Errors Disclosed by Trial Balance: The following are some of the errors, which cause the Trial
Balance to disagree, in brief:

1. Wrong Totaling of Subsidiary Books: If the total of any subsidiary book is wrongly cast, it would
cause a disagreement in the Trial Balance. For instance, Sales book has been under cast by Rs 100. From
the Sales book, all the personal accounts have been debited correctly but mistake occurred only in Sales
Account, to the extent of Rs 100 (Less). Thus, the Trial Balance disagrees to the extent of Rs 100; credit
side falls short of the amount.
2. Posting of the Wrong Amount: If a wrong amount is posted in one of the two accounts, the Trial
Balance disagrees. For instance sales made to Ram for Rs 570, wrongly debited to Ram’s Account with
Rs 750, instead of Rs 570. Ram’s account has been over debited by Rs 180. Thus, the debit side of the
Trial Balance will exceed by Rs 180. i.e., 750 – 570 = 180.

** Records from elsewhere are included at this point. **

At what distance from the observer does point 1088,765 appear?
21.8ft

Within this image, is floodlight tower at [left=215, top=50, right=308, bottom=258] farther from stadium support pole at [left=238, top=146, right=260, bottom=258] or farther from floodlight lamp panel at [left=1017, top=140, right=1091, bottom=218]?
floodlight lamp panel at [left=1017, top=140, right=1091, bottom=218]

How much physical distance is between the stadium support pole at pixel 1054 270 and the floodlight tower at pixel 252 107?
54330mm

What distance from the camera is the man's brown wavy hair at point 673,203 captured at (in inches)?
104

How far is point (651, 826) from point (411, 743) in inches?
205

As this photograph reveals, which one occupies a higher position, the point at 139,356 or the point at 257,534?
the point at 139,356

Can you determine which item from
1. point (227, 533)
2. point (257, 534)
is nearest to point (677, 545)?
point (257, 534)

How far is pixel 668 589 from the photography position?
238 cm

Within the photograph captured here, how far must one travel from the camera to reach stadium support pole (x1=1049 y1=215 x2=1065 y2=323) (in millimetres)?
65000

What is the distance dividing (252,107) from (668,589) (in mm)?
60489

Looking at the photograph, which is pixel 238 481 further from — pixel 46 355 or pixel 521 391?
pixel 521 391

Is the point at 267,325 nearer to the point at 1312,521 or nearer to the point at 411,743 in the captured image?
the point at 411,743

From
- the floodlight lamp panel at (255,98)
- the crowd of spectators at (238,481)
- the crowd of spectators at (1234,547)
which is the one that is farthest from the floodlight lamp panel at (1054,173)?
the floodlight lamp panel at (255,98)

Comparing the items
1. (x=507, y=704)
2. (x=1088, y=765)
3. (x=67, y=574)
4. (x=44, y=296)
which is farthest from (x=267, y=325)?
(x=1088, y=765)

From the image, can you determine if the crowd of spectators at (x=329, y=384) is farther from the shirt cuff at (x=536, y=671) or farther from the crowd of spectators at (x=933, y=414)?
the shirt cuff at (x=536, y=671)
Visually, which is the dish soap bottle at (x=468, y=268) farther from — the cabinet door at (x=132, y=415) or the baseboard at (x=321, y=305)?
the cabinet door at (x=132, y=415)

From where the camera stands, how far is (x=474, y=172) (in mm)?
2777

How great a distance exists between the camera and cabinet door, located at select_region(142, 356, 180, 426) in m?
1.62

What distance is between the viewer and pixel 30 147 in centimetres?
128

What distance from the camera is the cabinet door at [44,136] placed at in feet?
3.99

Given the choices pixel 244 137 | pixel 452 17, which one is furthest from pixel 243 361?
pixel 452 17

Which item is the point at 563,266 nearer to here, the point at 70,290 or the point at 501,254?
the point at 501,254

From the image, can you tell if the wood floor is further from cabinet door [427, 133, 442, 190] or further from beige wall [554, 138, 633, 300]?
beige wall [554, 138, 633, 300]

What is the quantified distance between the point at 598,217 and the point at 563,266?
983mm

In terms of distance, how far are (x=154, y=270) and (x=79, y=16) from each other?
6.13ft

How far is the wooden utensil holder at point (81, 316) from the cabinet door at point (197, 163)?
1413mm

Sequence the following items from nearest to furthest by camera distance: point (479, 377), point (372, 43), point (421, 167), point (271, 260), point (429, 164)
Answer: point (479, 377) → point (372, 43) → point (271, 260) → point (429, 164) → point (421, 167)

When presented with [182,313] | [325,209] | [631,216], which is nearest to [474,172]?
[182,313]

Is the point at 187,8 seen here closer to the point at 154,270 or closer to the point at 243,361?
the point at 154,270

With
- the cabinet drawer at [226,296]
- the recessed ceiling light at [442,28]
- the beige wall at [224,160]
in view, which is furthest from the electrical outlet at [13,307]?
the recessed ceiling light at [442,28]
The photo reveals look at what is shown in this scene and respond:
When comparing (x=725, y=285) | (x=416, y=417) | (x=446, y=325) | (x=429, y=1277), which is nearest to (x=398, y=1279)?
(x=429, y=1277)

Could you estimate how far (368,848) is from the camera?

3. Posting an Amount on the Wrong side of the Account: For instance, a credit sales made to a
customer for Rs 500 has been credited to the customer account, instead of debit. As a result of this error,
the credit side of the Trial Balance will exceed by Rs 1,000 (double the amount of the error) because
there are two credits one in Sales Account and another in Personal Account and no debit for the
transaction.
4. Posting Twice to a Ledger: For instance, salary of Rs 500 paid has been debited to Salary Account
twice by mistake. This will cause disagreement of Trial Balance in debit side by excess of Rs 500.